(Image and question records)
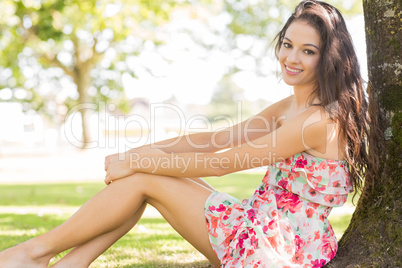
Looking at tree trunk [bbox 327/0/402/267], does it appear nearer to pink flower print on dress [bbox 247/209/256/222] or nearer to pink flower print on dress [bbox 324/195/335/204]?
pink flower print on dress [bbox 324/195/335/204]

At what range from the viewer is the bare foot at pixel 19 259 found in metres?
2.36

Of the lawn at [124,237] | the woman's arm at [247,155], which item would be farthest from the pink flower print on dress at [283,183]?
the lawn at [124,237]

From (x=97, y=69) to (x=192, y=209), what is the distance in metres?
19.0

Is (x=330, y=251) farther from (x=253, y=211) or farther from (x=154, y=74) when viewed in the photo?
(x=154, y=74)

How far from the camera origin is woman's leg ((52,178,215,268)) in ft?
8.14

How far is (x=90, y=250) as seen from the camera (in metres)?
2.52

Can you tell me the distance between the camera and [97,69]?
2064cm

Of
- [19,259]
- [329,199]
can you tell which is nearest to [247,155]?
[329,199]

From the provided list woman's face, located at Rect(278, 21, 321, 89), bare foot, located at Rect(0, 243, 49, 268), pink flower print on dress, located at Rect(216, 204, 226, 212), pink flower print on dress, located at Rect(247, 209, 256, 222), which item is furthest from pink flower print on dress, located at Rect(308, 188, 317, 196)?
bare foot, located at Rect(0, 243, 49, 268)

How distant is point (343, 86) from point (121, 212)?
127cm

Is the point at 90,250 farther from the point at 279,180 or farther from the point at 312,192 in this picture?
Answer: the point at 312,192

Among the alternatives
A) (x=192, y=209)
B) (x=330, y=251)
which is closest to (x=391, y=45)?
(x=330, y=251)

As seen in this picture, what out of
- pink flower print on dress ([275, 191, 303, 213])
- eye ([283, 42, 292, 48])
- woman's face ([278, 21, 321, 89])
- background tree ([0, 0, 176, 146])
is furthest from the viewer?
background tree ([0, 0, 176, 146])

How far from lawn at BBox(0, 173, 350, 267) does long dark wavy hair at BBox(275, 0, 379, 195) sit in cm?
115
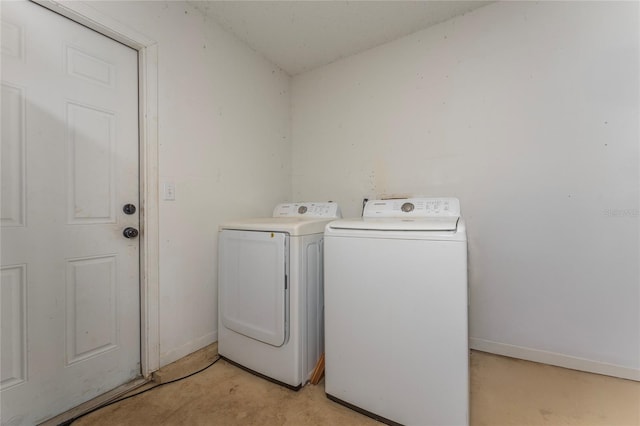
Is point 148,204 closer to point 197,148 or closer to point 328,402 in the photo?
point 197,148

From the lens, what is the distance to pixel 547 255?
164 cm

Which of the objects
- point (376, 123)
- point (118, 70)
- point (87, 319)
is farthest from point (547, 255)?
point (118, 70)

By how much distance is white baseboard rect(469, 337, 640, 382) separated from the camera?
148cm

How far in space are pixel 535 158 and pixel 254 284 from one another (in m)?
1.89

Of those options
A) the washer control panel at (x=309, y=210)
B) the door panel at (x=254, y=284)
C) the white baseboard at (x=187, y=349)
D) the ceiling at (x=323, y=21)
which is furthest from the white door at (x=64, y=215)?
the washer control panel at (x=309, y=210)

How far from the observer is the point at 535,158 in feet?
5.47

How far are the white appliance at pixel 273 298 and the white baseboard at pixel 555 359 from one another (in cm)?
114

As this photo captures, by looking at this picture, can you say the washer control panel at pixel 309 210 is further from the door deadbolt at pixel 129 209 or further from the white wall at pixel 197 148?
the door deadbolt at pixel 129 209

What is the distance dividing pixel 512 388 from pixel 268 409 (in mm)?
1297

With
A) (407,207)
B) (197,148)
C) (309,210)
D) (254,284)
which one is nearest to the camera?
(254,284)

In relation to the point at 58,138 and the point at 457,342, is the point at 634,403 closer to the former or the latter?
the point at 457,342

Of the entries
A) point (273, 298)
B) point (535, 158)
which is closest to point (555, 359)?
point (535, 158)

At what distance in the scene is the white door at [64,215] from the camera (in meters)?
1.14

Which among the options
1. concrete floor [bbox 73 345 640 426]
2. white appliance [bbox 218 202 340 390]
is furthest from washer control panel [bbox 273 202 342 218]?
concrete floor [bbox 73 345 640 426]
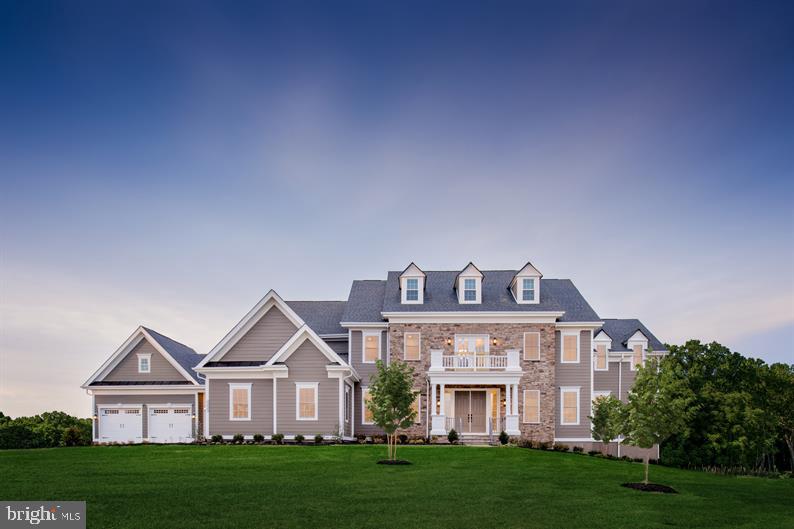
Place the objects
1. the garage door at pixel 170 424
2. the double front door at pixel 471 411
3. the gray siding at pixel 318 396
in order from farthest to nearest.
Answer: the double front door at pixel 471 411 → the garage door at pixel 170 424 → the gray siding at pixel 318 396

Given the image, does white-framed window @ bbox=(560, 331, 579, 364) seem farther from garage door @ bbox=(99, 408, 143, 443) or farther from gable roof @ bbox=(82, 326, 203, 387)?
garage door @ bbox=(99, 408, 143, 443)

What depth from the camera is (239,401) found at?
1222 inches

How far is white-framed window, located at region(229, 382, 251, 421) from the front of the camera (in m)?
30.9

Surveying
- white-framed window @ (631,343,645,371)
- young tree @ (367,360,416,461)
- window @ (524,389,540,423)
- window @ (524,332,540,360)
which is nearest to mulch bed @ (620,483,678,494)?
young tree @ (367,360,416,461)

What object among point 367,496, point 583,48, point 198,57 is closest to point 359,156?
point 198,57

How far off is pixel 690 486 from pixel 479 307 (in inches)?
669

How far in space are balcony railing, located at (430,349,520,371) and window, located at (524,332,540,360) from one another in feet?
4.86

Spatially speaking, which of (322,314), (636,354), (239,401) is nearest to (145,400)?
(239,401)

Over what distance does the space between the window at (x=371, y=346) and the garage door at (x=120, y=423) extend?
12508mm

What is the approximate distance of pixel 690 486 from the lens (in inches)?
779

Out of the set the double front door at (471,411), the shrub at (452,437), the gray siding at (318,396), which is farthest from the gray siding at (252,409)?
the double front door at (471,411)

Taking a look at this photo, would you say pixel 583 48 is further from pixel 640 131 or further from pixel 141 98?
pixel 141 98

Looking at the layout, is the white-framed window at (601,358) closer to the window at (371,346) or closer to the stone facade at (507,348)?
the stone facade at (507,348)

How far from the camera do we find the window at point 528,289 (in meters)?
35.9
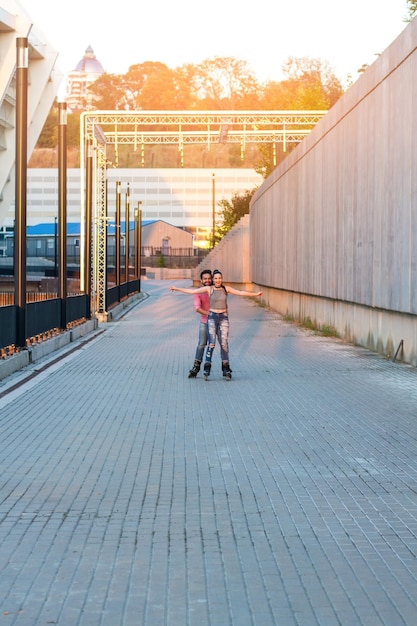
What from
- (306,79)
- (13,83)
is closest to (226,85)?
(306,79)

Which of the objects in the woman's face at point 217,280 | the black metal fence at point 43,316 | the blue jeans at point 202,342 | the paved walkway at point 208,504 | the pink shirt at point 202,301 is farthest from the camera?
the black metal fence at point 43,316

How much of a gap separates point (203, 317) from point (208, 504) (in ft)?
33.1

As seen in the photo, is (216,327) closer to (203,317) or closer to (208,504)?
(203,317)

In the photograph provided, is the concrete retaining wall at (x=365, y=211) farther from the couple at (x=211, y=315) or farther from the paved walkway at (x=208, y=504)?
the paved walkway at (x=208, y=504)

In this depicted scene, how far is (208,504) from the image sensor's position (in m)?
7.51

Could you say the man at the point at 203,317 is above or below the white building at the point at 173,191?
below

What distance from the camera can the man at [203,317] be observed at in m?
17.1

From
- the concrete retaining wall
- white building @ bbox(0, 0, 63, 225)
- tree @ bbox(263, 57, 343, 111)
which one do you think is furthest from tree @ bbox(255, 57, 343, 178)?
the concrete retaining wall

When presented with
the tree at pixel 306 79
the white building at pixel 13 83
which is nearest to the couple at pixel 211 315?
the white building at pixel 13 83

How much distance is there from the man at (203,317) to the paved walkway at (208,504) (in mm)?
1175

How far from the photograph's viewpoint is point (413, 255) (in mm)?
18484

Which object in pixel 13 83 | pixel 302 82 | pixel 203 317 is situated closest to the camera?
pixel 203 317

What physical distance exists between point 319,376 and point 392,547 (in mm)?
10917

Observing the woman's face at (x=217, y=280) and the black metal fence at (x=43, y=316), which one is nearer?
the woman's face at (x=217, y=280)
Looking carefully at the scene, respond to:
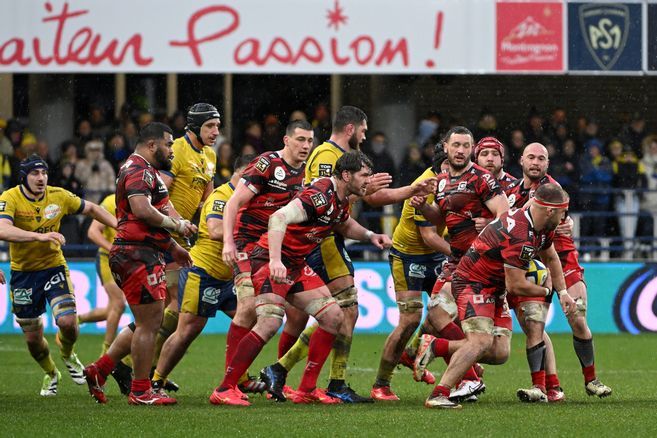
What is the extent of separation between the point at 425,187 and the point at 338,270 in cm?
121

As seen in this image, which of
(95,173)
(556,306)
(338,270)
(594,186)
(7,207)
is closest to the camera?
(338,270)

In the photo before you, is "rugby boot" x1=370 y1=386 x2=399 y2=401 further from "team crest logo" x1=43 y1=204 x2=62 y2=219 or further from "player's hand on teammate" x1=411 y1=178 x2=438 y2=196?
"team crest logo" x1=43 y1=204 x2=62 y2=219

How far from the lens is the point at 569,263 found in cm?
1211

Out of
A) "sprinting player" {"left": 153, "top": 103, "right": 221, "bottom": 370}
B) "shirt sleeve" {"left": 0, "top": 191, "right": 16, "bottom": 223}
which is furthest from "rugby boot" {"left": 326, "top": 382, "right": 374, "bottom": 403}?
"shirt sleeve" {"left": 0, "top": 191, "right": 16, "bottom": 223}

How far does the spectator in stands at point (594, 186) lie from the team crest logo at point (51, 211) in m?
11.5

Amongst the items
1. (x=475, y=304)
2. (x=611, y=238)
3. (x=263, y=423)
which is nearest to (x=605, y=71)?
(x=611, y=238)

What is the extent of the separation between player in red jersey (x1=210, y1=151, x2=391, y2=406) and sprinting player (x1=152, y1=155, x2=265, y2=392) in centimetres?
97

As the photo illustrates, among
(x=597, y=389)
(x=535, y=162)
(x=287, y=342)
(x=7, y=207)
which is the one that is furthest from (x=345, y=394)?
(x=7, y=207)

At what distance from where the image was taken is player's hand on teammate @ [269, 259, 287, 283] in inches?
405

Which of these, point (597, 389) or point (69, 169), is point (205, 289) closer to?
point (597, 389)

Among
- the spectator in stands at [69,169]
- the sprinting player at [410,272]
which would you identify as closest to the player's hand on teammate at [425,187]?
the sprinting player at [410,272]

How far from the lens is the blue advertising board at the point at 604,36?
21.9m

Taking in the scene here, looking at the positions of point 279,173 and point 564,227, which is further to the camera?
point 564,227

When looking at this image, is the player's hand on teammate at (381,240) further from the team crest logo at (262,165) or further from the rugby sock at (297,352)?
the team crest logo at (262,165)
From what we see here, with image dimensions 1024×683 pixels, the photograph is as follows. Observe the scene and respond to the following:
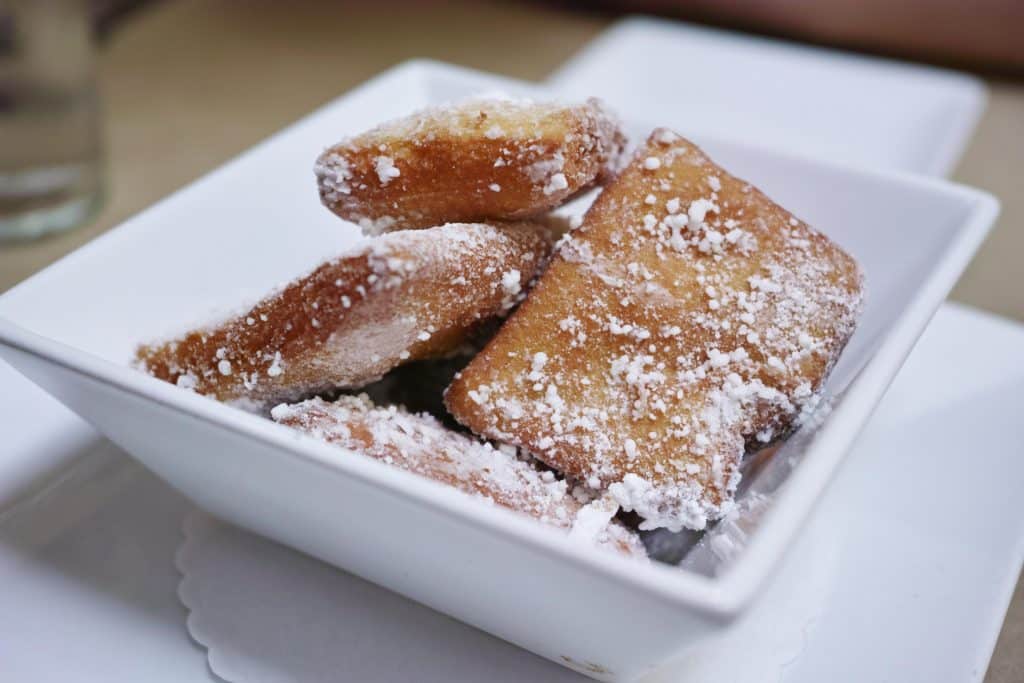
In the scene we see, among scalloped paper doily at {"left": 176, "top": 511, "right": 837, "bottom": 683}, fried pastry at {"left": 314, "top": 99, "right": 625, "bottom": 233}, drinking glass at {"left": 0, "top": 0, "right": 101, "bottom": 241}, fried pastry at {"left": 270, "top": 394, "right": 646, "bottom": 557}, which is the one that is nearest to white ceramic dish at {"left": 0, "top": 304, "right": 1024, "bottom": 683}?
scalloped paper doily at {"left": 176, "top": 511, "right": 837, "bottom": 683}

— REQUIRED TASK —
Reproduce the lines from the line with "How far from the lens is the blue" through the last line of the entries exactly, including both ends and excluding pictures.

— RESULT FOR THIS EXERCISE —
How far from the lens is the blue advertising board at the point at 604,36?
21.9m

Taking in the scene here, looking at the positions of point 279,173 and point 564,227, which is further to the camera?
point 564,227

When looking at this image, is the player's hand on teammate at (381,240) further from the team crest logo at (262,165) or further from the rugby sock at (297,352)?
the team crest logo at (262,165)
From what we see here, with image dimensions 1024×683 pixels, the photograph is as follows. Observe the scene and respond to the following:
In the scene we see, among scalloped paper doily at {"left": 176, "top": 511, "right": 837, "bottom": 683}, fried pastry at {"left": 314, "top": 99, "right": 625, "bottom": 233}, drinking glass at {"left": 0, "top": 0, "right": 101, "bottom": 241}, fried pastry at {"left": 270, "top": 394, "right": 646, "bottom": 557}, which is the one that is nearest to white ceramic dish at {"left": 0, "top": 304, "right": 1024, "bottom": 683}?
scalloped paper doily at {"left": 176, "top": 511, "right": 837, "bottom": 683}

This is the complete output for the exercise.